:: Page extract ::

┏━━

Publish or perish: A 2nd grader’s perspective

One day in second grade, while reading a Weekly Reader — a mini newspaper for students that featured articles about interesting people, places and things – I came across a short article about a 6-year-old girl who had published a book of poetry. Because she didn’t know how, literally, to write, she dictated the poems to her mother and, voila, she became an author.

Although I don’t remember the girl’s name, I do remember thinking, “Oh no! I’m seven and I still haven’t published!” Embarrassingly, I continued to utter those words well into my 20s, when I began publishing steadily. Even today, I utter a variation of them: “Oh no! I’m entering my middle years and still haven’t published my most important work!”

I’m willing to bet that similar words have slipped into your conversations with others or even with yourself. Such words belong to the universal language of writers. Share them as we may, however, they don’t necessarily give us strength. Ultimately, all writers stand – and sit – alone.

Sitting down to write is key; it is your only means for quieting the negative Muzak playing in your mind. I know this as fact, just as I know that to quiet is not to rid. My publish or perish fears will always be part of my life. I’m learning, still with difficulty, to accept the inevitable. And so I sit. … and sit … and sit.

July 27, 2010   No Comments

Adrenaline and writing

Ideas are a shot of adrenaline; they engage our minds, make our spirits soar.

An idea travels at the speed of sound. It comes to us in a flash, unfolds just as quickly. It takes us right to the punch line, delivering a vision of our finished work in all its glory — something that shimmers, sparkles, shines, and changes lives.

Ideas are all these things and more. Ultimately, however, ideas are, well, just ideas. If we are to write — a book, an article, whatever — they must become more. They must move from the ephemeral to the actual.

They must be acted upon.

July 13, 2010   No Comments

The work-at-home, write-at-home mom

NOTE: I wrote this piece years ago, when my daughter was a babe and I was syndicating “Sunshine,” my parenting column. Ah, the memories it revives — eeek!!

┗━━

:: Recorded information ::

┏━━

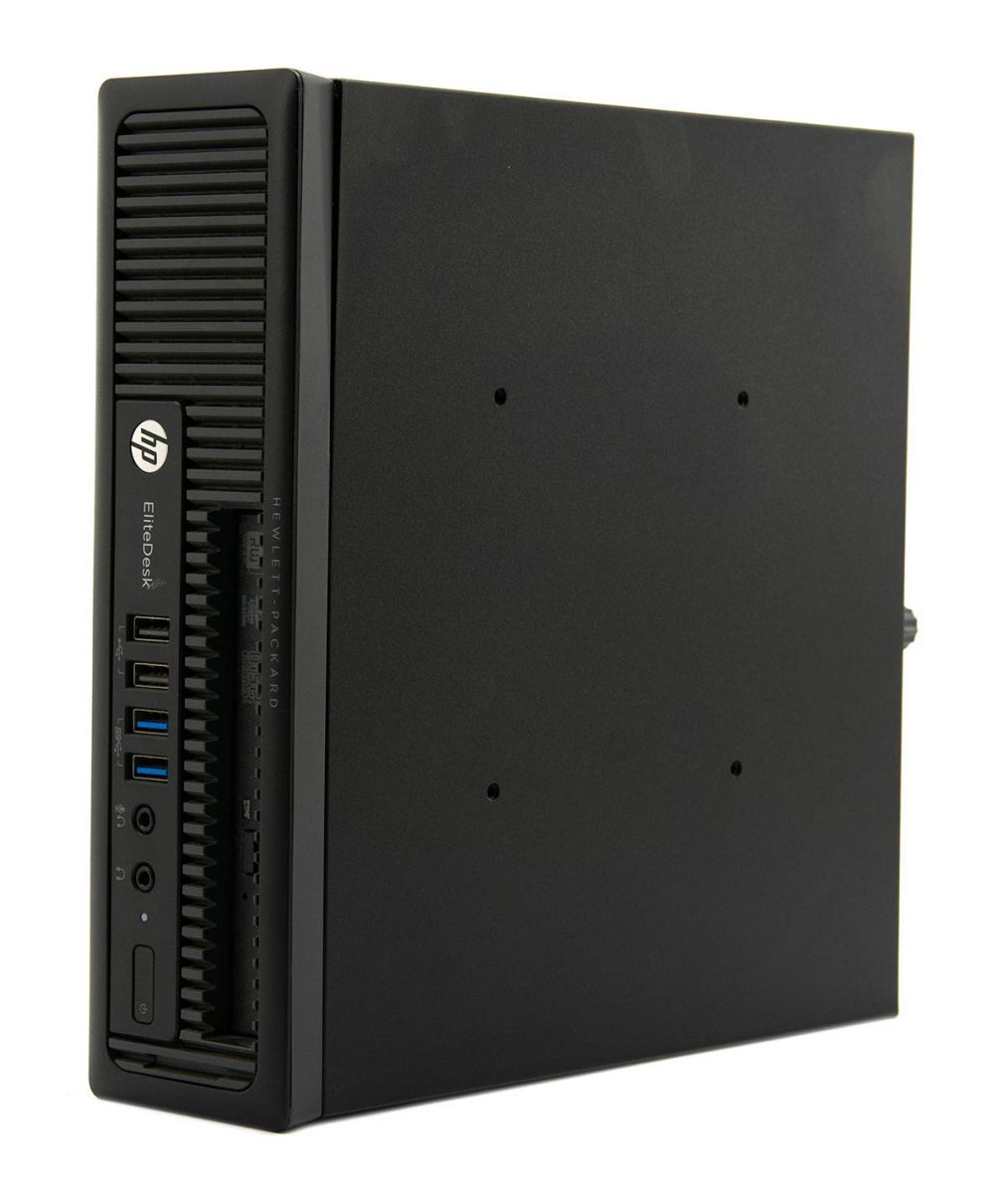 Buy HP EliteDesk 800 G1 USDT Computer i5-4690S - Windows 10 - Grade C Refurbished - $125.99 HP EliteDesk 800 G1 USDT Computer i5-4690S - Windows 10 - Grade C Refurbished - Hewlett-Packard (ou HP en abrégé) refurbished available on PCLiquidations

┗━━
┏━━

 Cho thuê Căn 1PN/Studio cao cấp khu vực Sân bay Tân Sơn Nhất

┗━━

:: Work to complete ::
Decide whether each statement below agrees with the writing blog excerpt, answering yes or no and quoting the deciding words of the excerpt. 1. The girl in the Weekly Reader article was seven years old when she published her poetry. 2. The author began publishing steadily in their 20s. 3. The author expects the publish-or-perish fears to disappear eventually.

:: Response ::
1. No: "a 6-year-old girl who had published a book of poetry"
2. Yes: "well into my 20s, when I began publishing steadily"
3. No: "My publish or perish fears will always be part of my life."